Главный дефицит сейчас – грамотные студенты и интересные и умные преподаватели. Началась мировая гонка за этими людьми. Если мы не вступим в нее, нам не хватит человеческого ресурса внутри страны, чтобы участвовать в мировой конкуренции.
Надо работать на английском языке, надо взаимодействовать с иностранцами, быть многоконфессиональными, кросскультурными, многоязычными – это трудно, но другого пути нет. Мы обречены на реформы, нравится это кому-то или нет. Иначе мы останемся на обочине.
– А как быть с учителями в школах? Может быть, вашим патриотам России, если государство не имеет финансовых возможностей, вложиться и в среднюю школу? То есть тот же господин Варданян мог бы учредить какие-то гранты для учителей и увеличить привлекательность профессии. Ведь сейчас работают в основном дамы предпенсионного возраста.

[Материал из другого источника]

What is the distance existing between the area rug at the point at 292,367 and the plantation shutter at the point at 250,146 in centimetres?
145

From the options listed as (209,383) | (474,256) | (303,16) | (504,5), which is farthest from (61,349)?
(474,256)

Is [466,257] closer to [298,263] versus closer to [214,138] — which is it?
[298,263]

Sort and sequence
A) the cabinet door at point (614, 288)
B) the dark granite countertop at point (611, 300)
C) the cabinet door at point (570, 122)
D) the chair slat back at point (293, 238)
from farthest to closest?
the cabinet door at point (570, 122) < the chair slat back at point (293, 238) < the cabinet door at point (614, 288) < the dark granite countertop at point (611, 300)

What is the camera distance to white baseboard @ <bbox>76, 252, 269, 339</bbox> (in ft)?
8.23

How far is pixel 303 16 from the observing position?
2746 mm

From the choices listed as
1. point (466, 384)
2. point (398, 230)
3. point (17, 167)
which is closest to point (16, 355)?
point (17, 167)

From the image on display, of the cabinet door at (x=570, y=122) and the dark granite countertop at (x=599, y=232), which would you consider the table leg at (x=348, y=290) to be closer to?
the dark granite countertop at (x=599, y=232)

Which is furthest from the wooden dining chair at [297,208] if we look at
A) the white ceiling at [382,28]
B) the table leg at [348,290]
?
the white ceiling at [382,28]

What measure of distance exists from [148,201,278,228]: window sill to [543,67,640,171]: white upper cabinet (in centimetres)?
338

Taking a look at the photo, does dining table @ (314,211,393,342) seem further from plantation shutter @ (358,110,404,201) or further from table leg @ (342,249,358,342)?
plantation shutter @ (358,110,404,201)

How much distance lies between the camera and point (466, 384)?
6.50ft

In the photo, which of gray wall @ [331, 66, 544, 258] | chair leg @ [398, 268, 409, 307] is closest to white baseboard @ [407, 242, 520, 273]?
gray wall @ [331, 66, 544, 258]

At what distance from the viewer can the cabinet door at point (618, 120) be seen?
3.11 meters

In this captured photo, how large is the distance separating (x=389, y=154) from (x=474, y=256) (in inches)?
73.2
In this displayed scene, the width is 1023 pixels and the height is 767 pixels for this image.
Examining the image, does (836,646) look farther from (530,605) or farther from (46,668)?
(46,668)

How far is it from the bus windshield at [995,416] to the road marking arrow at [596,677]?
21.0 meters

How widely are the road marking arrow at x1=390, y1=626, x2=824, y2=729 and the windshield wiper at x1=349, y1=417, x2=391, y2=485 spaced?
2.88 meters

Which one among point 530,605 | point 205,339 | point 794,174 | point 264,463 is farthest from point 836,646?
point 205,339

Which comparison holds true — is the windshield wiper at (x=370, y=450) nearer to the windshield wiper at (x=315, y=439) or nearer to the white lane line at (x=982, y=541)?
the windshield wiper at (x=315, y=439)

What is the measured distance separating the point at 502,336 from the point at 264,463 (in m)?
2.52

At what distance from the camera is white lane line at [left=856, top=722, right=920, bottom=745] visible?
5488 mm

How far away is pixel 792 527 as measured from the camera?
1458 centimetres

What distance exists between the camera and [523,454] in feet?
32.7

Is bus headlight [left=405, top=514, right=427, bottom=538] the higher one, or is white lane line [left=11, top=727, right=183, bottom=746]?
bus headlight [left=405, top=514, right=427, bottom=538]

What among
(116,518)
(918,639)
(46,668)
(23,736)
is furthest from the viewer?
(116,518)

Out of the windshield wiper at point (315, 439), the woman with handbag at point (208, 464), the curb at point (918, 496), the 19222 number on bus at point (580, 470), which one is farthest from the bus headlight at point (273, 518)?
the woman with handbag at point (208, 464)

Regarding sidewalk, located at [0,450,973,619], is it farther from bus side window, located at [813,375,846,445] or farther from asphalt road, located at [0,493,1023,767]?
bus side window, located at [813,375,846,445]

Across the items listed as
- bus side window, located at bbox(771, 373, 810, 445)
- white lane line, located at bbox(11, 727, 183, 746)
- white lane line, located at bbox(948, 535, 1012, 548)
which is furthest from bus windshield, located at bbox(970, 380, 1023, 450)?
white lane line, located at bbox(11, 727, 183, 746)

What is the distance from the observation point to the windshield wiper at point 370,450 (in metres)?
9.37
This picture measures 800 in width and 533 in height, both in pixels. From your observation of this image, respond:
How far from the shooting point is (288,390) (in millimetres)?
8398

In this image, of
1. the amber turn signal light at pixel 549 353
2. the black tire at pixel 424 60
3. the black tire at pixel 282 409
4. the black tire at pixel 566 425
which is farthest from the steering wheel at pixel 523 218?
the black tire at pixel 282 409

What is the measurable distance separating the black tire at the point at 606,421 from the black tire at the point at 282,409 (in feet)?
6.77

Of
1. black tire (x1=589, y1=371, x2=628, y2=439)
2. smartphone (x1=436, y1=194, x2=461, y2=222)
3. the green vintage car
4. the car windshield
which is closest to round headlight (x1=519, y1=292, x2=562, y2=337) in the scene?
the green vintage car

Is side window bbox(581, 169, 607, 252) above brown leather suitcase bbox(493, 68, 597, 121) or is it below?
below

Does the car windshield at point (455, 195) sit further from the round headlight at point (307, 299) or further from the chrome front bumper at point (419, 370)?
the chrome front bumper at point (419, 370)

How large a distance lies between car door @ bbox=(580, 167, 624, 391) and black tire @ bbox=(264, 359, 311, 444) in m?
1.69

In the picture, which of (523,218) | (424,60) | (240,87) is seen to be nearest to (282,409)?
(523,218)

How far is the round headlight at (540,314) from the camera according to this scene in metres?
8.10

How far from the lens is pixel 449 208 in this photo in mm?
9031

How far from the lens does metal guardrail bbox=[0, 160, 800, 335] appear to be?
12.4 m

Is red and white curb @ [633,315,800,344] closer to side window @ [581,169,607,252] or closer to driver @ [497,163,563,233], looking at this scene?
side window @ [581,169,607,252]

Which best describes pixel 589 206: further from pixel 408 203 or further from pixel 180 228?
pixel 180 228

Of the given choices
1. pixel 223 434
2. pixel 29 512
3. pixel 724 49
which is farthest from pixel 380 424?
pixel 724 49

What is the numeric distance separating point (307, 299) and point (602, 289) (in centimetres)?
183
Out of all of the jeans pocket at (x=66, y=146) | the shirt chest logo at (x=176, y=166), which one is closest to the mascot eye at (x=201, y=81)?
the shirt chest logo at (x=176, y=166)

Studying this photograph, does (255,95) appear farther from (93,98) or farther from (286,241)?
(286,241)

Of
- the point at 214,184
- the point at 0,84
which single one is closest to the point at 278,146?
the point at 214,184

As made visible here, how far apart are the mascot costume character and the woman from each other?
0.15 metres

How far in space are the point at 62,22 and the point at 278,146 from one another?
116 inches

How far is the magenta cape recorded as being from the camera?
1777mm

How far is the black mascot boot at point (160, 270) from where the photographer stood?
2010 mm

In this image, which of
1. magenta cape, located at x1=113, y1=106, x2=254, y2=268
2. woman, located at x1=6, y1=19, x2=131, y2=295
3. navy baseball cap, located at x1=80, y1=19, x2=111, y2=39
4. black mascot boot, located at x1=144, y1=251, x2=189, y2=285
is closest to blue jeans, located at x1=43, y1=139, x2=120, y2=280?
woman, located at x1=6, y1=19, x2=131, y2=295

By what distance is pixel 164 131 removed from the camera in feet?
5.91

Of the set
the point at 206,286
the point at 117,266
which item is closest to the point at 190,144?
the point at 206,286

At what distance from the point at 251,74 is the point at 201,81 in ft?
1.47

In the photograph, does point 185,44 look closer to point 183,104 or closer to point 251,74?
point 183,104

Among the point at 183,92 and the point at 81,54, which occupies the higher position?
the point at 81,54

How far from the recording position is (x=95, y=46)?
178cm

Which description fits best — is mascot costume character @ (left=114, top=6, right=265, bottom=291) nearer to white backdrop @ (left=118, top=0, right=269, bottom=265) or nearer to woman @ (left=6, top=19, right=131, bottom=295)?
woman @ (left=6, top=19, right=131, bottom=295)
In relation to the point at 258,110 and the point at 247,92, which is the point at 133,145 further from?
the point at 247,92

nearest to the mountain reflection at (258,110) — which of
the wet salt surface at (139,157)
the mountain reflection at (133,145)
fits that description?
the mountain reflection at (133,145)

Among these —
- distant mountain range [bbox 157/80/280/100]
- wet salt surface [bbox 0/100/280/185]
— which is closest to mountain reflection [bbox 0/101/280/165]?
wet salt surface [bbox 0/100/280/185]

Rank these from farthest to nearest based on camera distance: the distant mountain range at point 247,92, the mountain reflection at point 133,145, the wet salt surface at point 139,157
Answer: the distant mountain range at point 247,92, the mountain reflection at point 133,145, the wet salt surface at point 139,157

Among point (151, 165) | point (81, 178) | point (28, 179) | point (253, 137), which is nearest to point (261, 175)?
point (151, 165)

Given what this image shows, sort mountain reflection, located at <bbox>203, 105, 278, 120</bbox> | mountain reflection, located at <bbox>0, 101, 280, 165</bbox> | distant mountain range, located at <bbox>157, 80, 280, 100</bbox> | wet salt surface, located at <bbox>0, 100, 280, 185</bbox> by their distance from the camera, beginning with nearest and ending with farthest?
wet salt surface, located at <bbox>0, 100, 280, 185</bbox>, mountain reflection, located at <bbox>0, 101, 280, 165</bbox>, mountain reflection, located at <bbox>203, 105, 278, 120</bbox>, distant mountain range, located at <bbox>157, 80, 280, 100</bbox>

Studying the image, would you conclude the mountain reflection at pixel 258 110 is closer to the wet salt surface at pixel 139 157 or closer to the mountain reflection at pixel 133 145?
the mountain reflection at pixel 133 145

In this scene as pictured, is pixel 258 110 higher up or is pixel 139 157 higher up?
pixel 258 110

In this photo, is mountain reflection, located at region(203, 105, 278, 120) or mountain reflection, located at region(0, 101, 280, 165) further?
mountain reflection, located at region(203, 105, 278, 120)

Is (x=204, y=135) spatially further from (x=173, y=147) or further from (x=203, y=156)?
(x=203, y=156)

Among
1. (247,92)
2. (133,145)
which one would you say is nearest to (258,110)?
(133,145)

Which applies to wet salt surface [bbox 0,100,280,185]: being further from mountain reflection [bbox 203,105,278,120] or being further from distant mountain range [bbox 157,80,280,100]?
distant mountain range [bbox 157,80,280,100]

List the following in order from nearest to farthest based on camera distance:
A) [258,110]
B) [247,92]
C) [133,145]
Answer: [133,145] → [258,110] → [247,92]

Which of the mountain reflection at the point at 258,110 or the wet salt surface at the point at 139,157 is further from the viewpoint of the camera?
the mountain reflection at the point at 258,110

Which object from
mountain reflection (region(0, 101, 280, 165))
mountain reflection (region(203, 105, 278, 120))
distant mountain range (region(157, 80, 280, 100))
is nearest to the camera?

– Вы знаете, они готовы, если им что-то интересное предложат в области образования. Вот просто так поднять зарплату учителям – это несколько триллионов рублей. В бюджете их нет. Их нет и в бюджете и США, и в бюджете Германии.
Это мировая проблема, а не специфика неправильного распределения расходов и нефтяных доходов в России. Поверьте мне на слово, эта ситуация очень беспокоит лиц, принимающих решения в нашей стране. Простого решения нет. А раздать деньги… Вы не получите того качества, которого хотелось бы.
Давайте честно
– Напоследок нам с вами, наверное, никуда не деться от политики в связи с приблизительно понятно какими событиями. С какой партией вы связываете возрождение науки и это замечательное, хотя и уже довольно утомительное по частоте использования слово «модернизация»?
– Я не вижу сейчас такой партии. Мне, само собой, хочется быть активным гражданином, я понимаю, что глупо отсиживаться в своем окопе, ведь страна никогда так не построится, но ужас состоит в том, что я не могу найти сил, к которым бы хотел примкнуть.
– То есть вы не за «Единую Россию»?
– Нет.
– Нет?
– Ну, давайте честно. Она мне не нравится по интеллектуально-человеческим характеристикам.
– А у меня джокер был в рукаве, если бы вы утвердительно ответили. Ведь «Единая Россия» у власти уже 12 лет, а та же коррупция за эти годы выросла в десятки раз.
– Я вам ассиметрично отвечу. Я очень счастливый человек по ряду параметров. Вот, например, мы сидим сейчас с вами в месте, где нет коррупции. Так всегда: чем меньше раздачи государственных денег, чем больше самостоятельности людей, тем меньше коррупции.
– Ну а как быть с госкорпорациями. Коррупция она ведь в основном там собирается.
– Перестать быть госкорпорациями. Есть ведь и другие формы собственности… Я считаю, что частная форма собственности, когда человек собственными деньгами отвечает за свое дело, гораздо эффективнее.